Que comece a romaria...
Está pronta a lampreia... pois bem, se está pronta a lampreia, tanta lampreia comamos nós, que em quatro batalhões o estômago se nos divida”, escreveu Camilo Castelo Branco na crónica “Um episódio em Leça”, publicada no Jornal O Nacional (1849), pois bem, eis-nos chegados à época da lampreia.
Época em que muitos amantes desta requintada iguaria, dão início a uma romaria gastronómica que só acaba em meados de abril. A lampreia é um ciclóstomo de água doce, muito procurado por conceituados gastrónomos e outros apreciadores. Ela brilha nas mesas dos mais afamados restaurantes, que mantêm a secular tradição da sua confeção, atraindo numerosos fiéis num ritual comensal, pois a lampreia é cada vez mais um sinónimo de confraternização.
Não há como negar, no caso deste ciclóstomo, ou se ama ou se detesta, não há meio termo nesta relação, mas, quando se ama, é um caso de amor mesmo a sério. É um daqueles amores que não se consegue explicar, levando quem realmente gosta, a esperar ansiosamente todo o ano pela chegada da época própria em que pode deleitar-se com tão rico (também no preço) manjar. Quando esta chega, há restaurantes prediletos a visitar, por vezes já com mesa marcada de um ano para o outro, noutros casos, há quem tenha mais de um restaurante predileto, nesses casos tem de se fazer um sacrifício, seguir o roteiro e fazer uma visita a cada um e comprovar-se se a confeção continua boa de ano para ano.
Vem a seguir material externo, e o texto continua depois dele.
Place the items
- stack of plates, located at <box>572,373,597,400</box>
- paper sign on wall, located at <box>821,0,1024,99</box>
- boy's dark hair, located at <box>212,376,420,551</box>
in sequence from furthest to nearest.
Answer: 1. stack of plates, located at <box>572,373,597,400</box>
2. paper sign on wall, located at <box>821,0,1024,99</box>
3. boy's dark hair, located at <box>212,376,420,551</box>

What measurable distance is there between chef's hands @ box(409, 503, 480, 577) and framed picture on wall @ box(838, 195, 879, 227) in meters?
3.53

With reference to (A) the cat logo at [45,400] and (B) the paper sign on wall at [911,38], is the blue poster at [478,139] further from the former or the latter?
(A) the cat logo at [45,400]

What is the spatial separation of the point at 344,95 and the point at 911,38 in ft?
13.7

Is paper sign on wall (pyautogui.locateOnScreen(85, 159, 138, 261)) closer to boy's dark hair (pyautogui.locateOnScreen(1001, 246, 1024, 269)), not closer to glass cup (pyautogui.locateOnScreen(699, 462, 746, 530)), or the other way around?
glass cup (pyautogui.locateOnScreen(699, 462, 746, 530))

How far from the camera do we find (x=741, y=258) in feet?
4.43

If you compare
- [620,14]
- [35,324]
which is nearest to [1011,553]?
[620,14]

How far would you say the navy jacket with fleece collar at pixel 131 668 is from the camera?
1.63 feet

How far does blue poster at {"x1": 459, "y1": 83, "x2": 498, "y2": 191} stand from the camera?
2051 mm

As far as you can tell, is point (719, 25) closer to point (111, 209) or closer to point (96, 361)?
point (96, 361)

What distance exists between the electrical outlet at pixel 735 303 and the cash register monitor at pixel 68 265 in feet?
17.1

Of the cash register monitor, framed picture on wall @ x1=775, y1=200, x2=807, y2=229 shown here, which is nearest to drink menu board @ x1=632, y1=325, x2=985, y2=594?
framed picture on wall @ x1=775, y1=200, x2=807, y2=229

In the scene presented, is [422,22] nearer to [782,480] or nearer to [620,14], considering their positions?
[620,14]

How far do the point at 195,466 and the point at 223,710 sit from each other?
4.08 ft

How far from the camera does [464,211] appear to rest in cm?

Tentações há que não vale a pena resistir, é contranatura.
Em Portugal, em especial no Minho, onde no rio Minho, Cávado e Lima, por esta altura, há uma intensa atividade na faina deste peixe, a lampreia é confecionada sobretudo em arroz de lampreia, com uma confeção muito próxima da cabidela, ou à bordalesa, uma espécie de guisado, normalmente acompanhado de arroz e pão torrado, esta receita teve as suas origem na França, mais precisamente na região de Bordéus, daí a designação de “bordalesa”. Há restaurantes no entanto, que a confecionam de escabeche, acompanhada de batata cozinha.
Quanto a mim, estou como Camilo, pode ser cozinhada de qualquer maneira, o importante é que seja bem confecionada, em quantidade suficiente para satisfazer o meu palato, com tão delicioso pitéu, então se for acompanhada com um bom vinho do Douro ou Tejo, é a harmonização perfeita. Suspiro pela lampreia do Gaveto, sonho com a lampreia do Carvalheira e vou ao Florêncio acalmar a minha ciclóstima ansiedade.
Escreveu o poeta e gastrónomo António Manuel Couto Viana, no seu livro “Por horas de comidas e bebidas – crónicas gastronómicas, o seguinte: “Já a correnteza das águas que jorram da vizinha Espanha se enfeitam com o aparato das estacas e redes, para prenderem, nas suas malhas, noite adiante, o fugidio ciclóstomo, a tentar disfarçar-se aos rés dos seixos do leito; o chupa-pedras tão apreciada por mim, quando de cabidela, afogado no arroz malandrinho, embebido no seu sangue espesso e escuro (…) Com que gula a mastigo eu, em mesa que ma apresente opípara no arroz do tacho, em grossos toros aromáticos, ou à bordalesa, ou de escabeche, que nestas três artes se mantém ela tentadora e sápida”. A lampreia é, sem dúvida alguma, um dos mais importantes ex-libris gastronómicos da cozinha tradicional minhota.